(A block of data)
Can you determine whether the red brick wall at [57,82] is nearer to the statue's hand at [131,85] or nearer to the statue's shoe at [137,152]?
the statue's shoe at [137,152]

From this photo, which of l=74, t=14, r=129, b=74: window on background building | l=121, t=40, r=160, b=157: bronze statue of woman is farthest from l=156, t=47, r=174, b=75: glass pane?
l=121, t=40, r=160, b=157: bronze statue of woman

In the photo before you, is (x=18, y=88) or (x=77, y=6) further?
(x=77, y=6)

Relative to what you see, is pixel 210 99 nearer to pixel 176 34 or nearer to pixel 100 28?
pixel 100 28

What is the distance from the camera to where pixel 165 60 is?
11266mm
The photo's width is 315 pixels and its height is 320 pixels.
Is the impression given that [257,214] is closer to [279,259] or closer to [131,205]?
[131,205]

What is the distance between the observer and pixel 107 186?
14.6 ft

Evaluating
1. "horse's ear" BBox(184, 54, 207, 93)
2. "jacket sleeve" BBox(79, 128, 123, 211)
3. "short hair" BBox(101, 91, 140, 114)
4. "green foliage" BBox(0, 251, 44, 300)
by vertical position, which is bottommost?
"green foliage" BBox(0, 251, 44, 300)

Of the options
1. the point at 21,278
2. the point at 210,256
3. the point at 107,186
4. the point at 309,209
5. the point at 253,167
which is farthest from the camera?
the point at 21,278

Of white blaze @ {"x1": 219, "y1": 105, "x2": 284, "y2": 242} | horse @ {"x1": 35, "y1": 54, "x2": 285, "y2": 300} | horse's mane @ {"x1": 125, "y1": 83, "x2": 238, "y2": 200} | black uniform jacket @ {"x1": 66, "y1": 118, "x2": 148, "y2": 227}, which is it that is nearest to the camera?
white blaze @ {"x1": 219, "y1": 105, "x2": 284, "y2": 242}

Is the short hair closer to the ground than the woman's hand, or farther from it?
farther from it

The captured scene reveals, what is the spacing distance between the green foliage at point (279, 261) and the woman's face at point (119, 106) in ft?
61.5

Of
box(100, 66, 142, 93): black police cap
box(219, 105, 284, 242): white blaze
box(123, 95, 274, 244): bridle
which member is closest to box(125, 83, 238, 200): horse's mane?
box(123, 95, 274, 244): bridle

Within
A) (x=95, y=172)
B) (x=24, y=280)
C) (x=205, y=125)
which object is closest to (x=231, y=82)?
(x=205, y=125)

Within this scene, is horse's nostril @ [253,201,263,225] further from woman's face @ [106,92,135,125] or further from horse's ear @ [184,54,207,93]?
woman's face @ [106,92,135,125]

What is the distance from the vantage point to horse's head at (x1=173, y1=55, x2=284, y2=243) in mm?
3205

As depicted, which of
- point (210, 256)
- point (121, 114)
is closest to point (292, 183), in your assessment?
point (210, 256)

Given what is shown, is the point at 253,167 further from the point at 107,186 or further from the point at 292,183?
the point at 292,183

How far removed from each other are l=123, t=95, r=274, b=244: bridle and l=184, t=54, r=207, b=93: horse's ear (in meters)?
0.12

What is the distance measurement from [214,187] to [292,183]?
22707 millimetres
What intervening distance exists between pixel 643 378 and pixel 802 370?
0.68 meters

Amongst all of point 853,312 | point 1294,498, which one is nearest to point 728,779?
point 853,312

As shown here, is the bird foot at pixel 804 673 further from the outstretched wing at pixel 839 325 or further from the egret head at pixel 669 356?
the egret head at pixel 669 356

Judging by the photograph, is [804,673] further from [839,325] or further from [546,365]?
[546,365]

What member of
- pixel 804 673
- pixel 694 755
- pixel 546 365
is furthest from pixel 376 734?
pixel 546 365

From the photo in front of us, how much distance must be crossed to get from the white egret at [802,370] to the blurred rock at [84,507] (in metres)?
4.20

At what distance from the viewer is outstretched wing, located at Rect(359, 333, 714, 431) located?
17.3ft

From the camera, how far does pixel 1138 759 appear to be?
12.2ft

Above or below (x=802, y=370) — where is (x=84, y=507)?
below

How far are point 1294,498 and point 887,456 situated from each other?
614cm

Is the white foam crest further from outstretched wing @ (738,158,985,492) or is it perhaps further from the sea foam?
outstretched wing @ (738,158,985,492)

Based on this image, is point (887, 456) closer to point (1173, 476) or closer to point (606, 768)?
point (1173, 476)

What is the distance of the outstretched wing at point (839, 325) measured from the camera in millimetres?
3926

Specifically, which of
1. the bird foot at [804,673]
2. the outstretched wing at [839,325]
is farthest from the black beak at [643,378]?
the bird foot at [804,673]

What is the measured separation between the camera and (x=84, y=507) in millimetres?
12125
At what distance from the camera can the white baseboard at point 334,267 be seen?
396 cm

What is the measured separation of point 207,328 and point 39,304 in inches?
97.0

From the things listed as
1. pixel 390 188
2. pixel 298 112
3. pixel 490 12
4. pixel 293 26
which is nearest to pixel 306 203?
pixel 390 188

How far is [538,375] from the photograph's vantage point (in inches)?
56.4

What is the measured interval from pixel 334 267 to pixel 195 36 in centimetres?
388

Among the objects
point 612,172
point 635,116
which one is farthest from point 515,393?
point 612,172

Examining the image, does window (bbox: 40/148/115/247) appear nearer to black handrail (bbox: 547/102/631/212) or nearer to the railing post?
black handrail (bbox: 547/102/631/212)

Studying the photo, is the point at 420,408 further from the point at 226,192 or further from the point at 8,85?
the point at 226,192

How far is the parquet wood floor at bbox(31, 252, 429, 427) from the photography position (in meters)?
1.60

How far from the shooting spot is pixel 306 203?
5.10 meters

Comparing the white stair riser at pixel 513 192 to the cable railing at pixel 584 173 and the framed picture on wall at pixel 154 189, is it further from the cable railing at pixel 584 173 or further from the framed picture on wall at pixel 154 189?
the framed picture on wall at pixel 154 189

**PROBLEM TO WORK ON:**
The data above must be returned in full, exactly as written.

**WRITTEN ANSWER:**
Can you determine whether the red brick wall at [57,82] is nearer to the statue's hand at [131,85] or nearer to the statue's shoe at [137,152]?
the statue's shoe at [137,152]

From this photo, which of l=74, t=14, r=129, b=74: window on background building | l=121, t=40, r=160, b=157: bronze statue of woman is farthest from l=156, t=47, r=174, b=75: glass pane?
l=121, t=40, r=160, b=157: bronze statue of woman

In the photo before you, is (x=18, y=88) or (x=77, y=6) further?
(x=77, y=6)

Relative to what you see, is pixel 210 99 nearer to pixel 176 34 or nearer to pixel 100 28?
pixel 100 28

What is the distance from the camera to where pixel 165 60 is?
11266mm
The photo's width is 315 pixels and its height is 320 pixels.
Is the impression given that [257,214] is closer to [279,259] or closer to [131,205]?
[131,205]

What is the distance between the observer and pixel 107 186?
14.6 ft

Evaluating
1. "horse's ear" BBox(184, 54, 207, 93)
2. "jacket sleeve" BBox(79, 128, 123, 211)
3. "short hair" BBox(101, 91, 140, 114)
4. "green foliage" BBox(0, 251, 44, 300)
by vertical position, which is bottommost?
"green foliage" BBox(0, 251, 44, 300)

Of the options
1. the point at 21,278
2. the point at 210,256
3. the point at 107,186
4. the point at 309,209
5. the point at 253,167
which is farthest from the camera?
the point at 21,278

Of white blaze @ {"x1": 219, "y1": 105, "x2": 284, "y2": 242} | horse @ {"x1": 35, "y1": 54, "x2": 285, "y2": 300} | horse's mane @ {"x1": 125, "y1": 83, "x2": 238, "y2": 200} | black uniform jacket @ {"x1": 66, "y1": 118, "x2": 148, "y2": 227}, which is it that is nearest to the camera?
white blaze @ {"x1": 219, "y1": 105, "x2": 284, "y2": 242}

Is the short hair closer to the ground than the woman's hand, or farther from it?
farther from it

The captured scene reveals, what is the spacing distance between the green foliage at point (279, 261) and the woman's face at point (119, 106) in ft?
61.5

Of
box(100, 66, 142, 93): black police cap
box(219, 105, 284, 242): white blaze
box(123, 95, 274, 244): bridle
which member is closest to box(125, 83, 238, 200): horse's mane?
box(123, 95, 274, 244): bridle

Within
A) (x=95, y=172)
B) (x=24, y=280)
C) (x=205, y=125)
which object is closest to (x=231, y=82)?
(x=205, y=125)

Within this scene, is horse's nostril @ [253,201,263,225] further from woman's face @ [106,92,135,125] or further from horse's ear @ [184,54,207,93]?
woman's face @ [106,92,135,125]

What is the distance from the vantage point to horse's head at (x1=173, y1=55, x2=284, y2=243) in mm?
3205

As depicted, which of
- point (210, 256)
- point (121, 114)
is closest to point (292, 183), in your assessment?
point (210, 256)

Given what is shown, is the point at 253,167 further from the point at 107,186 or further from the point at 292,183?
the point at 292,183

How far removed from each other are l=123, t=95, r=274, b=244: bridle and l=184, t=54, r=207, b=93: horse's ear (in meters)?
0.12

What is the distance measurement from [214,187] to [292,183]?
22707 millimetres
What intervening distance exists between pixel 643 378 and pixel 802 370?
0.68 meters

Amongst all of point 853,312 | point 1294,498, which one is nearest to point 728,779?
point 853,312

As shown here, is the bird foot at pixel 804 673 further from the outstretched wing at pixel 839 325 or further from the egret head at pixel 669 356?
the egret head at pixel 669 356

Judging by the photograph, is [804,673] further from [839,325] or further from [546,365]?
[546,365]

What member of
- pixel 804 673
- pixel 694 755
- pixel 546 365
is furthest from pixel 376 734?
pixel 546 365

From the photo in front of us, how much distance must be crossed to get from the white egret at [802,370] to the blurred rock at [84,507] (in metres)?
4.20

At what distance from the viewer is outstretched wing, located at Rect(359, 333, 714, 431) located?
17.3ft

From the camera, how far does pixel 1138 759 appear to be?
12.2ft

Above or below (x=802, y=370) — where is (x=84, y=507)?
below

How far are point 1294,498 and point 887,456 situated from each other?
614cm

Is the white foam crest further from outstretched wing @ (738,158,985,492) or is it perhaps further from the sea foam?
outstretched wing @ (738,158,985,492)

Based on this image, is point (887, 456) closer to point (1173, 476) or closer to point (606, 768)?
point (1173, 476)

What is the distance of the outstretched wing at point (839, 325) measured from the camera in millimetres?
3926

Specifically, which of
1. the bird foot at [804,673]
2. the outstretched wing at [839,325]
is farthest from the black beak at [643,378]?
the bird foot at [804,673]

What is the measured separation between the camera and (x=84, y=507) in millimetres?
12125
At what distance from the camera can the white baseboard at point 334,267 be seen?
396 cm

What is the measured separation of point 207,328 and point 39,304 in inches?
97.0

From the things listed as
1. pixel 390 188
2. pixel 298 112
3. pixel 490 12
4. pixel 293 26
which is nearest to pixel 306 203?
pixel 390 188

How far is [538,375] from the photograph's vantage point (in inches)?
56.4

What is the measured interval from pixel 334 267 to pixel 195 36 in centimetres?
388

Among the objects
point 612,172
point 635,116
which one is farthest from point 515,393?
point 612,172

Examining the image, does window (bbox: 40/148/115/247) appear nearer to black handrail (bbox: 547/102/631/212) or nearer to the railing post?
black handrail (bbox: 547/102/631/212)

Studying the photo, is the point at 420,408 further from the point at 226,192 or further from the point at 8,85?
the point at 226,192

How far is the parquet wood floor at bbox(31, 252, 429, 427) from the photography position (in meters)?
1.60

How far from the shooting spot is pixel 306 203?
5.10 meters

Comparing the white stair riser at pixel 513 192 to the cable railing at pixel 584 173 and the framed picture on wall at pixel 154 189, is it further from the cable railing at pixel 584 173 or further from the framed picture on wall at pixel 154 189?
the framed picture on wall at pixel 154 189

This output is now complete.